→ **Kutipan Teks**:
Latest Updates

Aku Si Calon pastor


Kata ibuku, pastor adalah status yang paling dihormati dan paling disegani di kampungku. Seorang pastor adalah seorang yang pandai, bermoral baik, dan sangat dekat dengan sesama dan Tuhan. Dengan predikat tersebut, seorang pastor selalu menjadi idola banyak orang dimanapun ia berada. Bahkan menurut ibuku, memiliki satu anak pastor atau lebih, maka dengan sendirinya martabat dan kedudukan serta status keluarga dalam masyarakan menjadi tingggi. Keluarga menjadi disegani dan dihormati oleh keluarga-keluarga yang lain.

Tanpa kusadari, kampanye tanpa biaya dari ibuku ini, telah mengantar saya pada sebuah perjalanan untuk menjadi seorang pastor. Berkat propaganda ini juga dan tanpa pertimbangan yang matang, tanpa memikirkan untung-ruginya, akupun mulai masuk dan menikmati sebuah peroses pendidikan yang cukup unik dan tidak semua orang merasakannya, apalagi perempuan. Inilah proses formasi, sebuah proses pembinaan bidang intelektua, psikis, rohani, kepribadian menuju kematangan diri, untuk menjadi seorang idola bagi banyak orang seperti kata ibuku.

→ **Soal**:
a: Jawablah pertanyaan berikut berdasarkan kutipan teks.
(i) Menurut ibu narator, status apa yang paling dihormati dan disegani di kampungnya?
(ii) Menurut ibu narator, apa yang terjadi pada keluarga yang memiliki satu anak pastor atau lebih?
(iii) Apa yang mengantar narator pada perjalanan untuk menjadi seorang pastor?
b: Rangkumlah kutipan teks dalam dua kalimat.
c: Ulangi tanpa perubahan seluruh bagian kutipan teks, mulai dari "Kata ibuku, pastor" hingga "keluarga-keluarga yang lain.".
Materi tidak berhubungan dengan kutipan teks di atas.

→ **Daftar Materi**:
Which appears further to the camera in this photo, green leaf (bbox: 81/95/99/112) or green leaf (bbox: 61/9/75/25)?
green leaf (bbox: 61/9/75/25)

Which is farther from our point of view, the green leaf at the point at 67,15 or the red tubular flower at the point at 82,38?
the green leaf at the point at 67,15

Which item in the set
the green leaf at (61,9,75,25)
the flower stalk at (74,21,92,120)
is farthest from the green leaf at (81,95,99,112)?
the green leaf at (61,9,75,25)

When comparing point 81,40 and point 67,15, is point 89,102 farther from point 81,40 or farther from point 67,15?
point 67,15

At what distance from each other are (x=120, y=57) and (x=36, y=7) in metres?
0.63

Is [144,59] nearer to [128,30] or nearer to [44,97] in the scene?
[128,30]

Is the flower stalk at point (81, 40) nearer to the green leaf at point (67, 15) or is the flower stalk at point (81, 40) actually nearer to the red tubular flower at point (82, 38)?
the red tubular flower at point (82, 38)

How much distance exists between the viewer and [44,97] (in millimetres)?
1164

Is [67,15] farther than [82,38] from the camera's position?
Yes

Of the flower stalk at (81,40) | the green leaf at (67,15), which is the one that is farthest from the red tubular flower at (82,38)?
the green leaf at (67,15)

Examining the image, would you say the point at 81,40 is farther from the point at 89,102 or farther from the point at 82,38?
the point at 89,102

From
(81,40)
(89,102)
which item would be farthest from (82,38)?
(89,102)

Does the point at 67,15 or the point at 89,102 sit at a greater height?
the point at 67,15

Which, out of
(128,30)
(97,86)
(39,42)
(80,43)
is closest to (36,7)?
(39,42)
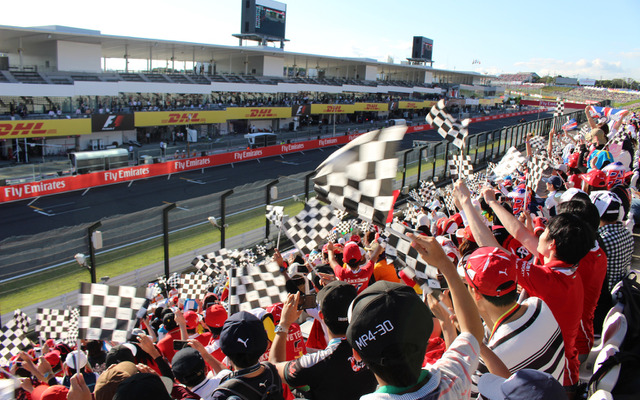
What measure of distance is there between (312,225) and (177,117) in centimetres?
3182

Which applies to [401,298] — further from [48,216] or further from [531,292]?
[48,216]

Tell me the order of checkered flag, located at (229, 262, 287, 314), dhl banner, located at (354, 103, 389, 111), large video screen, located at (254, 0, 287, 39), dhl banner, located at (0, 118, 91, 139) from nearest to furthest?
checkered flag, located at (229, 262, 287, 314) → dhl banner, located at (0, 118, 91, 139) → large video screen, located at (254, 0, 287, 39) → dhl banner, located at (354, 103, 389, 111)

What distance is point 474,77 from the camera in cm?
10719

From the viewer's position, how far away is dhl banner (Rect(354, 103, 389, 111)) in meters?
56.6

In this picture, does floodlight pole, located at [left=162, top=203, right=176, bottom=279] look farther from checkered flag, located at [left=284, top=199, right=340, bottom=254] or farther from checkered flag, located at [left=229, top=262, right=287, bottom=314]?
checkered flag, located at [left=229, top=262, right=287, bottom=314]

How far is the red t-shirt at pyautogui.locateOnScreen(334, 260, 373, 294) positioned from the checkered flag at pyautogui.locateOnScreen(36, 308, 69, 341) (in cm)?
409

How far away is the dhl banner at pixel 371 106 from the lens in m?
56.6

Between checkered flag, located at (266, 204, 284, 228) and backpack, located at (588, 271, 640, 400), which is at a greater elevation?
backpack, located at (588, 271, 640, 400)

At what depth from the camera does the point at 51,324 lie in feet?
20.3

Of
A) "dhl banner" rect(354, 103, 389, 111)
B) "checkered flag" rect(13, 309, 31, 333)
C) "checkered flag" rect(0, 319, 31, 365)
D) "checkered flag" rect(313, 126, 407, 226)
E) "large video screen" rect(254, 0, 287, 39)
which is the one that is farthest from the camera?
"dhl banner" rect(354, 103, 389, 111)

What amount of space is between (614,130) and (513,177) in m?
2.59

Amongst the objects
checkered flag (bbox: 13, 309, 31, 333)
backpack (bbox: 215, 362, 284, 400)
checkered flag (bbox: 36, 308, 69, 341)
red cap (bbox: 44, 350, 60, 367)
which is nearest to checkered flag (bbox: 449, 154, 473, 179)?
backpack (bbox: 215, 362, 284, 400)

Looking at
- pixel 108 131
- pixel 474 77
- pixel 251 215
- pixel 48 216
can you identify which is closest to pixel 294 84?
pixel 108 131

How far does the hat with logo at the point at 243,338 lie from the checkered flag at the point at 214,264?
557 centimetres
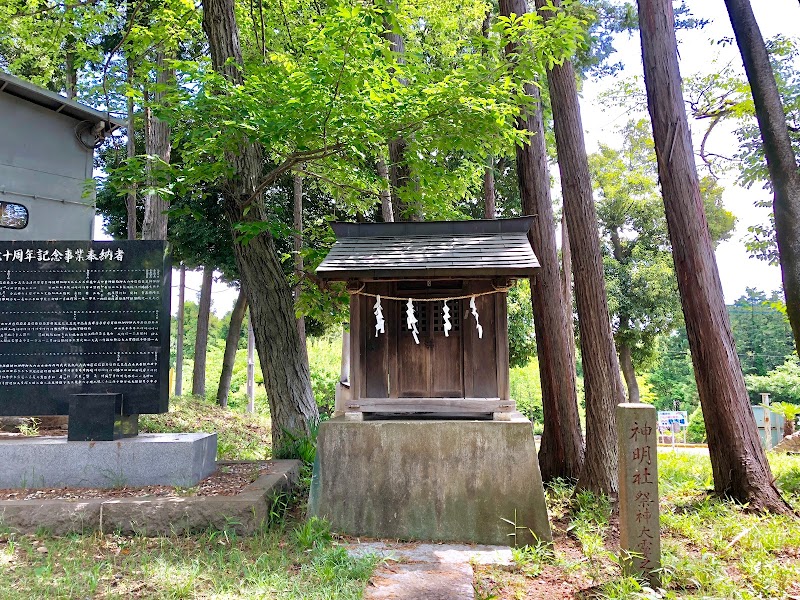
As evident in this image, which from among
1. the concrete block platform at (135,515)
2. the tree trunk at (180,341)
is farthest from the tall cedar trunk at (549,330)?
the tree trunk at (180,341)

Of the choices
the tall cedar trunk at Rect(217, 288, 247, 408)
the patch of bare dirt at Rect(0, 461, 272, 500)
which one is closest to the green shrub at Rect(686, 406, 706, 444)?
the tall cedar trunk at Rect(217, 288, 247, 408)

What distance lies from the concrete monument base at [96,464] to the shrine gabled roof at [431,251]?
2883 millimetres

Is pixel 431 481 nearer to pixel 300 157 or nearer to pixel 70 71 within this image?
pixel 300 157

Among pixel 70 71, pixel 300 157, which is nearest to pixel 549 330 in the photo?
pixel 300 157

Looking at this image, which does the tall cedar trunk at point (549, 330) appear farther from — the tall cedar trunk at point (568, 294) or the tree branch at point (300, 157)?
the tree branch at point (300, 157)

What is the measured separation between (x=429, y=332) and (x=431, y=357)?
0.31 meters

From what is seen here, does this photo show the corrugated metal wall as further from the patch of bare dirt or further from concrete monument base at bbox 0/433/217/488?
the patch of bare dirt

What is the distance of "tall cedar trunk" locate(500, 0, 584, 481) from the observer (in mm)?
9375

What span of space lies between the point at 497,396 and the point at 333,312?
4575 millimetres

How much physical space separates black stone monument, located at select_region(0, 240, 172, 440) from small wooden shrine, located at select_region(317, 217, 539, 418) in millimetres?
2375

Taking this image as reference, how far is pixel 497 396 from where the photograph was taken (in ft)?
23.2

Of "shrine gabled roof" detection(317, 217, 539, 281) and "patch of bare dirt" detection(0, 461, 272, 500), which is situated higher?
"shrine gabled roof" detection(317, 217, 539, 281)

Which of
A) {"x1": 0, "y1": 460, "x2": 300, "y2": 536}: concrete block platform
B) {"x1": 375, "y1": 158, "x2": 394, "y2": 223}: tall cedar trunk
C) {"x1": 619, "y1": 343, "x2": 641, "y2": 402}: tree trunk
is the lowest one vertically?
{"x1": 0, "y1": 460, "x2": 300, "y2": 536}: concrete block platform

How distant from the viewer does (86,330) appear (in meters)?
7.21
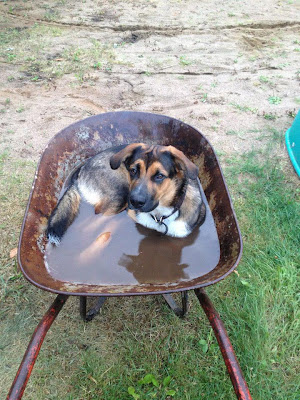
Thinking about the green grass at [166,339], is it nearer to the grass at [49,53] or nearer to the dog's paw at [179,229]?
the dog's paw at [179,229]

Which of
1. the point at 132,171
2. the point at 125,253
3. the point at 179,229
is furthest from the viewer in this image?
the point at 179,229

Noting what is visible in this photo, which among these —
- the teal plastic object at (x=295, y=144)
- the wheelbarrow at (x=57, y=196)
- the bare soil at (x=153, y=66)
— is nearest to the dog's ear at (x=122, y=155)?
the wheelbarrow at (x=57, y=196)

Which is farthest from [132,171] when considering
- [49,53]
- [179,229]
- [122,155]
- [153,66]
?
[49,53]

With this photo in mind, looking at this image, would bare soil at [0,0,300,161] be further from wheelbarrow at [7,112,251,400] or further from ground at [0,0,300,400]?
wheelbarrow at [7,112,251,400]

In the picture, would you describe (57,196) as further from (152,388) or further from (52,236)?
(152,388)

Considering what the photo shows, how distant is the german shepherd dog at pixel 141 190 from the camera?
9.02 ft

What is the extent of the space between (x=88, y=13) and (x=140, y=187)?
8.09 m

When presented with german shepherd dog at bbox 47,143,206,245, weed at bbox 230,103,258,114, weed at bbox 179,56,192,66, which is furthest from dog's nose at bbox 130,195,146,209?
weed at bbox 179,56,192,66

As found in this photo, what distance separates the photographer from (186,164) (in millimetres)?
2646

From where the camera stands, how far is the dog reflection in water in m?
2.82

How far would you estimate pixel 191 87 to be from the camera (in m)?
6.05

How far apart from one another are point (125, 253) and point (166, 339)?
861 mm

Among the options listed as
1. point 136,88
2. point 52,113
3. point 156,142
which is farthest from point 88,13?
point 156,142

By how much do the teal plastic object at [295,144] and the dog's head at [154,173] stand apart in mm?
2312
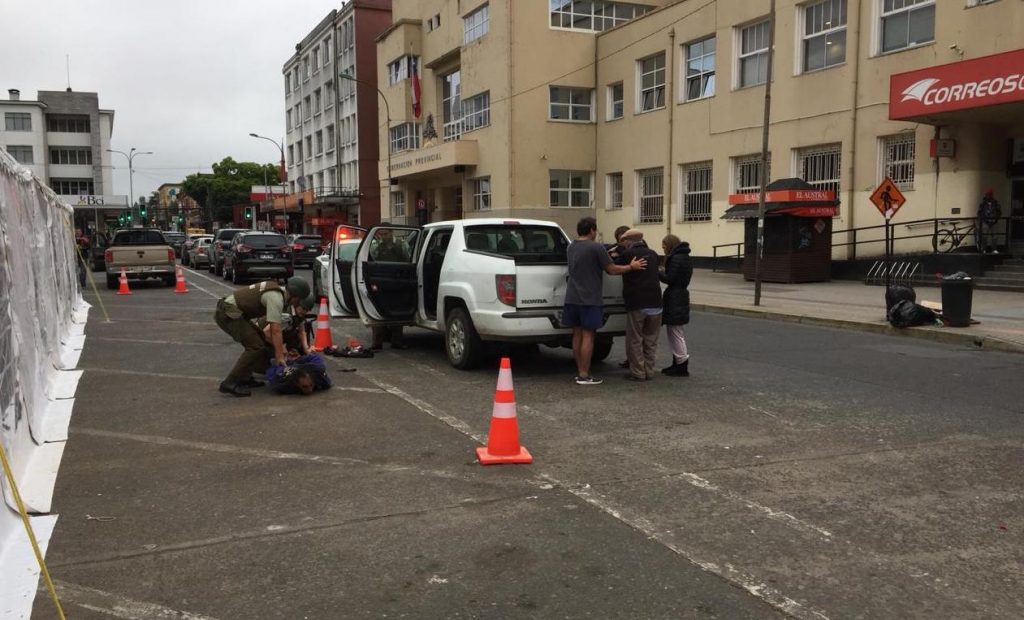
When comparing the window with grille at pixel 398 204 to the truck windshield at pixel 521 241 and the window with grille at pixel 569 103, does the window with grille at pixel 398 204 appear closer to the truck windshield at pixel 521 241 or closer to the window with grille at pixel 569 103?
the window with grille at pixel 569 103

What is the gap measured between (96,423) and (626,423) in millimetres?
4608

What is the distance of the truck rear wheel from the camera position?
9055 mm

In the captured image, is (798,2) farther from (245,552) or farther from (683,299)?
(245,552)

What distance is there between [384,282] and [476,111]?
28.6 metres

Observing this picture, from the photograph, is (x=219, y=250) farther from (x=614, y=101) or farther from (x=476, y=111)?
(x=614, y=101)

→ **Jawaban per Soal**:
a:
(i) Pastor.
(ii) Martabat, kedudukan, dan status keluarga itu dalam masyarakat menjadi tinggi, sehingga keluarga itu disegani dan dihormati oleh keluarga-keluarga lain.
(iii) Kampanye tanpa biaya dari ibunya.

b: Ibu narator menggambarkan pastor sebagai orang yang pandai, bermoral baik, dan dekat dengan sesama dan Tuhan, yang paling dihormati di kampung dan mengangkat martabat keluarganya. Terdorong oleh ucapan ibunya itu tanpa pertimbangan yang matang, narator mulai menjalani proses formasi untuk menjadi seorang pastor.

c:
Kata ibuku, pastor adalah status yang paling dihormati dan paling disegani di kampungku. Seorang pastor adalah seorang yang pandai, bermoral baik, dan sangat dekat dengan sesama dan Tuhan. Dengan predikat tersebut, seorang pastor selalu menjadi idola banyak orang dimanapun ia berada. Bahkan menurut ibuku, memiliki satu anak pastor atau lebih, maka dengan sendirinya martabat dan kedudukan serta status keluarga dalam masyarakan menjadi tingggi. Keluarga menjadi disegani dan dihormati oleh keluarga-keluarga yang lain.